Program cost estimates based on Bank project experience would amount to about 20 billion USD for initial upgrading and 1 billion USD for annual maintenance over a 15-year investment cycle. These results indicate that payoffs from coordinated regional infrastructure investments in Africa could be large.4
A detailed study of Nepal investigates the relationship between isolation and subjective welfare. This is achieved by examining how distance to markets and proximity to large urban centers are associated with responses to questions about income and consumption adequacy. Results show that isolation is associated with a significant reduction in subjective assessments of income and consumption adequacy, even after controlling for consumption expenditures and other factors. The reduction in subjective welfare associated with isolation is much larger for households that are already relatively close to markets.
These findings suggest that welfare assessments based on monetary income and consumption may seriously underestimate the subjective welfare cost of isolation, and hence will tend to bias downward the assessment of benefits to isolation-reducing investments such as roads and communication infrastructure.5
Diverse impacts of climate change in Africa
Before policymakers can respond appropriately to climate change, they need to be able to reliably gauge the varying impacts of a warming planet in various locations. New research has quantified for the first time how climate change might affect net farm revenue from both crops and livestock across 16 agro-ecological zones in Africa.

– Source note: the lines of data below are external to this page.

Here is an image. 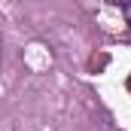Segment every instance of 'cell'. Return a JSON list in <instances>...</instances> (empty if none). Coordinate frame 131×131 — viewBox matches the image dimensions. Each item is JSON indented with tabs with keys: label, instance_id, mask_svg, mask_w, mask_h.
Segmentation results:
<instances>
[{
	"label": "cell",
	"instance_id": "obj_1",
	"mask_svg": "<svg viewBox=\"0 0 131 131\" xmlns=\"http://www.w3.org/2000/svg\"><path fill=\"white\" fill-rule=\"evenodd\" d=\"M116 6L122 9V15H125V21L131 25V0H116Z\"/></svg>",
	"mask_w": 131,
	"mask_h": 131
},
{
	"label": "cell",
	"instance_id": "obj_2",
	"mask_svg": "<svg viewBox=\"0 0 131 131\" xmlns=\"http://www.w3.org/2000/svg\"><path fill=\"white\" fill-rule=\"evenodd\" d=\"M125 89H128V95H131V76H128V82H125Z\"/></svg>",
	"mask_w": 131,
	"mask_h": 131
}]
</instances>
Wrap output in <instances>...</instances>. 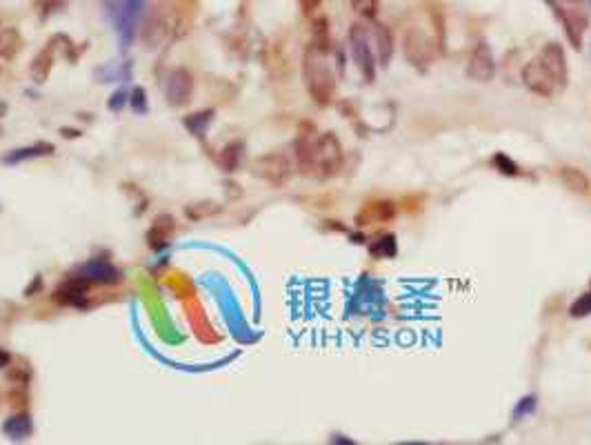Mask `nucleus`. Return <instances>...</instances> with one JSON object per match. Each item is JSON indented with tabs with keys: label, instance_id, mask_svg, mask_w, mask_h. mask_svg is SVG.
I'll return each instance as SVG.
<instances>
[{
	"label": "nucleus",
	"instance_id": "nucleus-13",
	"mask_svg": "<svg viewBox=\"0 0 591 445\" xmlns=\"http://www.w3.org/2000/svg\"><path fill=\"white\" fill-rule=\"evenodd\" d=\"M18 50H20V36L16 31L7 29V31L0 34V56L9 58V56H14Z\"/></svg>",
	"mask_w": 591,
	"mask_h": 445
},
{
	"label": "nucleus",
	"instance_id": "nucleus-5",
	"mask_svg": "<svg viewBox=\"0 0 591 445\" xmlns=\"http://www.w3.org/2000/svg\"><path fill=\"white\" fill-rule=\"evenodd\" d=\"M553 11L558 14L569 41L576 47H581L583 36L589 27V16L583 0H553Z\"/></svg>",
	"mask_w": 591,
	"mask_h": 445
},
{
	"label": "nucleus",
	"instance_id": "nucleus-10",
	"mask_svg": "<svg viewBox=\"0 0 591 445\" xmlns=\"http://www.w3.org/2000/svg\"><path fill=\"white\" fill-rule=\"evenodd\" d=\"M373 41H376V54H378V63L387 65L394 54V34L389 31L387 25L382 22H376L373 25Z\"/></svg>",
	"mask_w": 591,
	"mask_h": 445
},
{
	"label": "nucleus",
	"instance_id": "nucleus-1",
	"mask_svg": "<svg viewBox=\"0 0 591 445\" xmlns=\"http://www.w3.org/2000/svg\"><path fill=\"white\" fill-rule=\"evenodd\" d=\"M523 80L534 94L553 96L567 80V56L558 43H547L540 56L523 67Z\"/></svg>",
	"mask_w": 591,
	"mask_h": 445
},
{
	"label": "nucleus",
	"instance_id": "nucleus-3",
	"mask_svg": "<svg viewBox=\"0 0 591 445\" xmlns=\"http://www.w3.org/2000/svg\"><path fill=\"white\" fill-rule=\"evenodd\" d=\"M431 18V29L427 31L422 25H412L405 31V41H403V50H405V58L416 67H427L433 63L438 50L444 43V22L442 16L436 14V11H429Z\"/></svg>",
	"mask_w": 591,
	"mask_h": 445
},
{
	"label": "nucleus",
	"instance_id": "nucleus-6",
	"mask_svg": "<svg viewBox=\"0 0 591 445\" xmlns=\"http://www.w3.org/2000/svg\"><path fill=\"white\" fill-rule=\"evenodd\" d=\"M251 172L256 178L264 180V183H269V185H285L289 176H292V161L278 152L264 154L253 161Z\"/></svg>",
	"mask_w": 591,
	"mask_h": 445
},
{
	"label": "nucleus",
	"instance_id": "nucleus-12",
	"mask_svg": "<svg viewBox=\"0 0 591 445\" xmlns=\"http://www.w3.org/2000/svg\"><path fill=\"white\" fill-rule=\"evenodd\" d=\"M391 216H394L391 203L380 200V203H371V205L358 216V223H360V221H371V223H376V221H389Z\"/></svg>",
	"mask_w": 591,
	"mask_h": 445
},
{
	"label": "nucleus",
	"instance_id": "nucleus-9",
	"mask_svg": "<svg viewBox=\"0 0 591 445\" xmlns=\"http://www.w3.org/2000/svg\"><path fill=\"white\" fill-rule=\"evenodd\" d=\"M352 47H354V56L358 60V67L363 65L367 78H371L373 56H371V50H369V45H367V31L360 25H354V29H352Z\"/></svg>",
	"mask_w": 591,
	"mask_h": 445
},
{
	"label": "nucleus",
	"instance_id": "nucleus-11",
	"mask_svg": "<svg viewBox=\"0 0 591 445\" xmlns=\"http://www.w3.org/2000/svg\"><path fill=\"white\" fill-rule=\"evenodd\" d=\"M560 180H562L564 187H569L571 191H576V194H589V189H591L589 176L583 170H578V167H562Z\"/></svg>",
	"mask_w": 591,
	"mask_h": 445
},
{
	"label": "nucleus",
	"instance_id": "nucleus-16",
	"mask_svg": "<svg viewBox=\"0 0 591 445\" xmlns=\"http://www.w3.org/2000/svg\"><path fill=\"white\" fill-rule=\"evenodd\" d=\"M298 3H300V9H303L305 14H311L313 9H318V7H320L322 0H298Z\"/></svg>",
	"mask_w": 591,
	"mask_h": 445
},
{
	"label": "nucleus",
	"instance_id": "nucleus-15",
	"mask_svg": "<svg viewBox=\"0 0 591 445\" xmlns=\"http://www.w3.org/2000/svg\"><path fill=\"white\" fill-rule=\"evenodd\" d=\"M587 312H591V296H585V298H581L578 300V303L571 307V314H576V316H581V314H587Z\"/></svg>",
	"mask_w": 591,
	"mask_h": 445
},
{
	"label": "nucleus",
	"instance_id": "nucleus-8",
	"mask_svg": "<svg viewBox=\"0 0 591 445\" xmlns=\"http://www.w3.org/2000/svg\"><path fill=\"white\" fill-rule=\"evenodd\" d=\"M189 96H191V76L187 74L185 69H178L169 78V85H167V99L172 105L176 107H183L189 103Z\"/></svg>",
	"mask_w": 591,
	"mask_h": 445
},
{
	"label": "nucleus",
	"instance_id": "nucleus-2",
	"mask_svg": "<svg viewBox=\"0 0 591 445\" xmlns=\"http://www.w3.org/2000/svg\"><path fill=\"white\" fill-rule=\"evenodd\" d=\"M343 145L331 131L298 143V165L305 174H313L318 178L336 176L343 170Z\"/></svg>",
	"mask_w": 591,
	"mask_h": 445
},
{
	"label": "nucleus",
	"instance_id": "nucleus-4",
	"mask_svg": "<svg viewBox=\"0 0 591 445\" xmlns=\"http://www.w3.org/2000/svg\"><path fill=\"white\" fill-rule=\"evenodd\" d=\"M303 74H305V87L311 94V99L318 105H327L334 99L336 76L327 63V50L324 47L311 43V47L305 52Z\"/></svg>",
	"mask_w": 591,
	"mask_h": 445
},
{
	"label": "nucleus",
	"instance_id": "nucleus-7",
	"mask_svg": "<svg viewBox=\"0 0 591 445\" xmlns=\"http://www.w3.org/2000/svg\"><path fill=\"white\" fill-rule=\"evenodd\" d=\"M467 74L469 78H474L478 82H487L493 78V74H496V63H493V56L485 43L476 45V50L469 56Z\"/></svg>",
	"mask_w": 591,
	"mask_h": 445
},
{
	"label": "nucleus",
	"instance_id": "nucleus-14",
	"mask_svg": "<svg viewBox=\"0 0 591 445\" xmlns=\"http://www.w3.org/2000/svg\"><path fill=\"white\" fill-rule=\"evenodd\" d=\"M352 7L356 14H360L363 18H373L378 14L380 0H352Z\"/></svg>",
	"mask_w": 591,
	"mask_h": 445
}]
</instances>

Farmers will be able to tolerate—or perhaps even take advantage of—mild or moderate climate change through various adaptation measures, including switching among crops and livestock species, or between crops and livestock. Under certain climatic conditions, livestock species may provide more flexibility to some farmers and could help offset losses in crop income. However, the study—based on a survey of 9000 farmers in 11 African countries—shows that future farm incomes in Africa are very climate sensitive, and will be severely threatened in the event of extreme climate change scenarios.6
1. Jacoby, Hanan G., and Bart Minten. 2007. “Is Land Titling in Sub-Saharan Africa Cost-Effective? Evidence from Madagascar.” World Bank Economic Review 21(3):461-85.
2. Deininger, Klaus, Daniel Ayalew Ali, Stein Holden, and Jaap Zevenbergen. Forthcoming. “Rural Land Certification in Ethiopia: Process, Initial Impact, and Implications for the Other African Countries.” World Development.
3. Deichmann, Uwe, Forhad Shilpi, and Renos Vakis. 2008. "Spatial Specialization and Farm-nonfarm Linkages." Policy Research Working Paper Series 4611, World Bank, Washington, DC.
4. Buys, Piet, Uwe Deichmann, and David Wheeler. “Road Network Upgrading and Overland Trade Expansion in Sub-Saharan Africa.” Under review in the Journal of African Economies. ( Web Brief | Based on World Bank Policy Research Working Paper 4097)
5. Fafchamps, Marcel, and Forhad Shilpi. 2008. "Isolation and Subjective Welfare: Evidence from South Asia." Policy Research Working Paper Series 4535, World Bank, Washington, DC.
6. Seo, Noggol, Robert Mendelsohn, Pradeep Kurukulasuriya, Ariel Dinar, and Rashid Hassan, Rashid. 2008. “ Differential Adaptation Strategies to Climate Change in African Cropland by Agro-Ecological Zones.” Policy Research Working Paper 4600, World Bank, Washington, DC.